According to a new report, the only country in the region that has nuclear weapons is Israel. It has about eighty nuclear warheads at the ready. If West Asia would become a Zone of Peace and if Israel were to de-nuclearise, Zarif writes, it would neutralise the ‘gravest real threat to regional and international peace and security’. The word ‘real’ here is important. Iran is seen as the threat. But that is not real, suggests Zarif.
Second, that a Regional Dialogue Forum be established that would bring together the main powers in West Asia to have a rational discussion about threats and opportunities. The model here is the Shanghai Cooperation Organisation, in which Iran is an observer nation.
The point of such regional forums is to create a place where adversaries can engage each other and build confidence towards a Grand Bargain. The two main adversaries in the region are Saudi Arabia and Iran. Any Forum that brings them together with the express purpose of a Bargain is to be welcomed.

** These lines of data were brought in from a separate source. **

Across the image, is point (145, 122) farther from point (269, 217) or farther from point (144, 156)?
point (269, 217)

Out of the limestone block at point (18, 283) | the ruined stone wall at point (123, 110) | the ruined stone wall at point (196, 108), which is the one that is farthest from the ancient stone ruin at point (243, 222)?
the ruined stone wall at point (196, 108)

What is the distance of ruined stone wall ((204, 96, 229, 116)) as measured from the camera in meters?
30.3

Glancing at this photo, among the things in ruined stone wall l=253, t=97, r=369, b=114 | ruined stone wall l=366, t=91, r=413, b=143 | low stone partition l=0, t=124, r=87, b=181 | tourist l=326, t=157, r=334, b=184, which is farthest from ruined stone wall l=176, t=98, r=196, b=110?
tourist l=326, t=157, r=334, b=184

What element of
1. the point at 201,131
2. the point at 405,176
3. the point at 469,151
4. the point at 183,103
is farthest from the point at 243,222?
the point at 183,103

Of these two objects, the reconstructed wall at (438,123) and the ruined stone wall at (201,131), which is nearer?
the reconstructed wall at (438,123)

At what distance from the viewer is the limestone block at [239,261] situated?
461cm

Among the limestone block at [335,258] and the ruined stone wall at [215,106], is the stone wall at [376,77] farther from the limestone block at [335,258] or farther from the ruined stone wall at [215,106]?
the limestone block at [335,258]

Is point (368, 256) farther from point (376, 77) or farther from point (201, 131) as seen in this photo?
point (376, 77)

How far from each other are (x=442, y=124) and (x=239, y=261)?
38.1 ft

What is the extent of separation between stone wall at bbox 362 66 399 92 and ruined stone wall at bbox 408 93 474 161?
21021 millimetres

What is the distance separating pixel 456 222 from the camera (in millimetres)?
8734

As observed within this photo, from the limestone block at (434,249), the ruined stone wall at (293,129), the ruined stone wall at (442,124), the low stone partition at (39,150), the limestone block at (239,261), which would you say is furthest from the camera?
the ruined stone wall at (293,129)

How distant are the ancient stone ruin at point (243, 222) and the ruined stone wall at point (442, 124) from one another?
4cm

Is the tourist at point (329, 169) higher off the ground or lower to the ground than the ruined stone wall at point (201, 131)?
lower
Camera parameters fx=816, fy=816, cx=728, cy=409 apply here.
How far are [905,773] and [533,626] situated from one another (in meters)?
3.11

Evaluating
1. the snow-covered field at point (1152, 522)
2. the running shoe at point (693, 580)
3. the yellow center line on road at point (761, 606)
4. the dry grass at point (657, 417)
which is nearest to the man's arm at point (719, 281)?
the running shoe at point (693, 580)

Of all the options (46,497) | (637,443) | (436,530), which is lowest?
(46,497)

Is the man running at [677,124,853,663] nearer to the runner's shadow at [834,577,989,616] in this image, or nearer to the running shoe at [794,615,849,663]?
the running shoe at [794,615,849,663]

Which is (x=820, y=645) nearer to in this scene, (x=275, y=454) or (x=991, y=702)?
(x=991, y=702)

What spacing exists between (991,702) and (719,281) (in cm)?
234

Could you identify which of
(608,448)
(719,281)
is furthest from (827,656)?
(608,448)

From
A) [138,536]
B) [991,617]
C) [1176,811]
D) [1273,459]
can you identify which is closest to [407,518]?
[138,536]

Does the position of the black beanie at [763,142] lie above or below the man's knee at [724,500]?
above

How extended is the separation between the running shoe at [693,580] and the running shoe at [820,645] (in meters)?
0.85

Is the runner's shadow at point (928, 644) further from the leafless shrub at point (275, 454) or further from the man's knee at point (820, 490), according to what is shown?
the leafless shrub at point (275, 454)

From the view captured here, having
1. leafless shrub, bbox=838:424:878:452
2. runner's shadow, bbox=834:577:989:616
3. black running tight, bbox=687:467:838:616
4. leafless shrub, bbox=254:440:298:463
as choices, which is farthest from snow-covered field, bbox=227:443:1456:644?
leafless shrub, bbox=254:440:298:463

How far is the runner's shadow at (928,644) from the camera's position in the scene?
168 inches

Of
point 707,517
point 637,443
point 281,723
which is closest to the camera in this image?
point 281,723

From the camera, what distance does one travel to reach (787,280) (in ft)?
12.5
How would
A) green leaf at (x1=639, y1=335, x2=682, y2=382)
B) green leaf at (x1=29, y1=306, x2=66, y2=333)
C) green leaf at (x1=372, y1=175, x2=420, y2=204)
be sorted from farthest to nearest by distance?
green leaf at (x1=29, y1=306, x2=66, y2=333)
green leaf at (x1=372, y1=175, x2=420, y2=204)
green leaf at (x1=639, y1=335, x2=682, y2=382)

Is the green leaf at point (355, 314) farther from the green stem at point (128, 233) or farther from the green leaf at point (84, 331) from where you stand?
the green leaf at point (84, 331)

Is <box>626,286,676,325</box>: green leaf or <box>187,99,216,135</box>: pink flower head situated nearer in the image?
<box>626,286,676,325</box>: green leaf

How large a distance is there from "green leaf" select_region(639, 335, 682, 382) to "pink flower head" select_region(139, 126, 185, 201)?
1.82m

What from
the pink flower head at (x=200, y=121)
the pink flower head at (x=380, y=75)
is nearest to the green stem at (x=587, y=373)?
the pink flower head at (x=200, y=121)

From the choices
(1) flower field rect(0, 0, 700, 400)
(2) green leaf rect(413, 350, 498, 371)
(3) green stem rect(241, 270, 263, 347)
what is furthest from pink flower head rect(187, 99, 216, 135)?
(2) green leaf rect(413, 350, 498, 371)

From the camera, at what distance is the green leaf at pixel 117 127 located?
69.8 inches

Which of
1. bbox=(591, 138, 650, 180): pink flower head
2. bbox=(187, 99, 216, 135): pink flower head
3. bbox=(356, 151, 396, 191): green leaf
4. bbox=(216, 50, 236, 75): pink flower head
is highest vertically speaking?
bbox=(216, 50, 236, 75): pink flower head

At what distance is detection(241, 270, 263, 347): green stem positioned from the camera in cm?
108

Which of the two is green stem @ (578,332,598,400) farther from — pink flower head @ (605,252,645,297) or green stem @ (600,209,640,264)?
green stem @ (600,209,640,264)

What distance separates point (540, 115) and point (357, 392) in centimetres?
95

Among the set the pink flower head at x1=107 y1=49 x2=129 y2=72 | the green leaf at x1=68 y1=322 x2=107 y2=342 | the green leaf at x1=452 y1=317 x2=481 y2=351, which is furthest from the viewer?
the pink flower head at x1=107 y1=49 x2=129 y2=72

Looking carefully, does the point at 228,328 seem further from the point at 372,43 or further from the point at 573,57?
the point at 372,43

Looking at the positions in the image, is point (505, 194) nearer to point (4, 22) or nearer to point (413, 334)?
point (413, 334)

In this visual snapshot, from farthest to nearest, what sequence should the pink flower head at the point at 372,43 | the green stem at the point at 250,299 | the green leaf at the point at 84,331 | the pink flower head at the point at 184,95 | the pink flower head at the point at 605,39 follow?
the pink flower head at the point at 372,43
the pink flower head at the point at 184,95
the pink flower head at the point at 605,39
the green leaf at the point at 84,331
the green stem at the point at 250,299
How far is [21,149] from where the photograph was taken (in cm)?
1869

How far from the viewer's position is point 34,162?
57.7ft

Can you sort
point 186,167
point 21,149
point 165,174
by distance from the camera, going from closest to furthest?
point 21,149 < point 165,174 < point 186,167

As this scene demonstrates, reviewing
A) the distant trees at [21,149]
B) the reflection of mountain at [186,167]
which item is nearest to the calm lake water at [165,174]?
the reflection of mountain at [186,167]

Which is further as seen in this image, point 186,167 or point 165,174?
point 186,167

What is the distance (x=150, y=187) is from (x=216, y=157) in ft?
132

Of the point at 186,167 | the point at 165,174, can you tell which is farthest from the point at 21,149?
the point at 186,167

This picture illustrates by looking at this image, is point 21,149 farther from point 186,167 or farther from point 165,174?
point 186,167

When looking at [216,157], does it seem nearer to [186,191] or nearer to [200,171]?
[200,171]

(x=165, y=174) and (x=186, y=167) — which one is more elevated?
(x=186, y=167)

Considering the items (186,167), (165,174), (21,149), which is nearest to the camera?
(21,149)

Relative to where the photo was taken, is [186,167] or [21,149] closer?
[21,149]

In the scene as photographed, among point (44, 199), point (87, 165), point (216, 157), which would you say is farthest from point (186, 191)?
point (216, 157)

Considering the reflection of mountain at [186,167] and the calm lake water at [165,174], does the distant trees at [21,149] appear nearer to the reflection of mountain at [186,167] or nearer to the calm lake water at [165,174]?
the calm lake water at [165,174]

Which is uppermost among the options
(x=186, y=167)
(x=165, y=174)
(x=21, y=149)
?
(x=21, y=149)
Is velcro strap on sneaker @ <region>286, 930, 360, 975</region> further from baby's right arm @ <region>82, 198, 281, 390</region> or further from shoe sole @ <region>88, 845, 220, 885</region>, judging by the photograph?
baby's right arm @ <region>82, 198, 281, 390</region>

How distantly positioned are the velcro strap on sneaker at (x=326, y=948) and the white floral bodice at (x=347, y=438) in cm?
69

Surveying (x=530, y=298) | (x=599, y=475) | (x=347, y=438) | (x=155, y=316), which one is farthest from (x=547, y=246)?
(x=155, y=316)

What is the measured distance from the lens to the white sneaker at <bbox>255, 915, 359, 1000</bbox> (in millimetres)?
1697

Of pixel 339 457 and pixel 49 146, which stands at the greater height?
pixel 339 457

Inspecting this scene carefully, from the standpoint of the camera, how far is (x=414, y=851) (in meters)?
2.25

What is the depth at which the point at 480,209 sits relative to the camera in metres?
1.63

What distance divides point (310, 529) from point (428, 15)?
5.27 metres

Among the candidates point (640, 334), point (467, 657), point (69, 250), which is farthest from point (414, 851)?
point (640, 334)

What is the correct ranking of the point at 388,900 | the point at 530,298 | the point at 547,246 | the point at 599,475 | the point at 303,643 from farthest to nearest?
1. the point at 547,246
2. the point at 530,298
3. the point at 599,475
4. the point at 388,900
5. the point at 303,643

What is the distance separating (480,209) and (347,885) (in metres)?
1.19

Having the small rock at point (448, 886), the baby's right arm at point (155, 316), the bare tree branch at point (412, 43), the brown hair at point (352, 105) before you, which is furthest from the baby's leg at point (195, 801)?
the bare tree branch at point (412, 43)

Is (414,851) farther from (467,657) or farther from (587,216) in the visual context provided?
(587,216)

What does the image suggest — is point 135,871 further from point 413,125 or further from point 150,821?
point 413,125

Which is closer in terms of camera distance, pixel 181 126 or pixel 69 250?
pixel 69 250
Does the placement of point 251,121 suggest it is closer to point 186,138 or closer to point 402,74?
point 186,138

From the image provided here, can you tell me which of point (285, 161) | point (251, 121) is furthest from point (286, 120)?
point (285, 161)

Zarif indicates that conflict is expensive, and it takes away from the people’s needs. The US government, he says, ‘should stop selling hundreds of billions of lethal military equipment every year to regions in crisis’. This money, he argues, should go towards the welfare of society.
‘Only a fraction of the money paid by US arms customers’, he writes, ‘could alleviate hunger and abject poverty, provide for potable, clean water, and combat diseases throughout the globe’. Who can argue with that?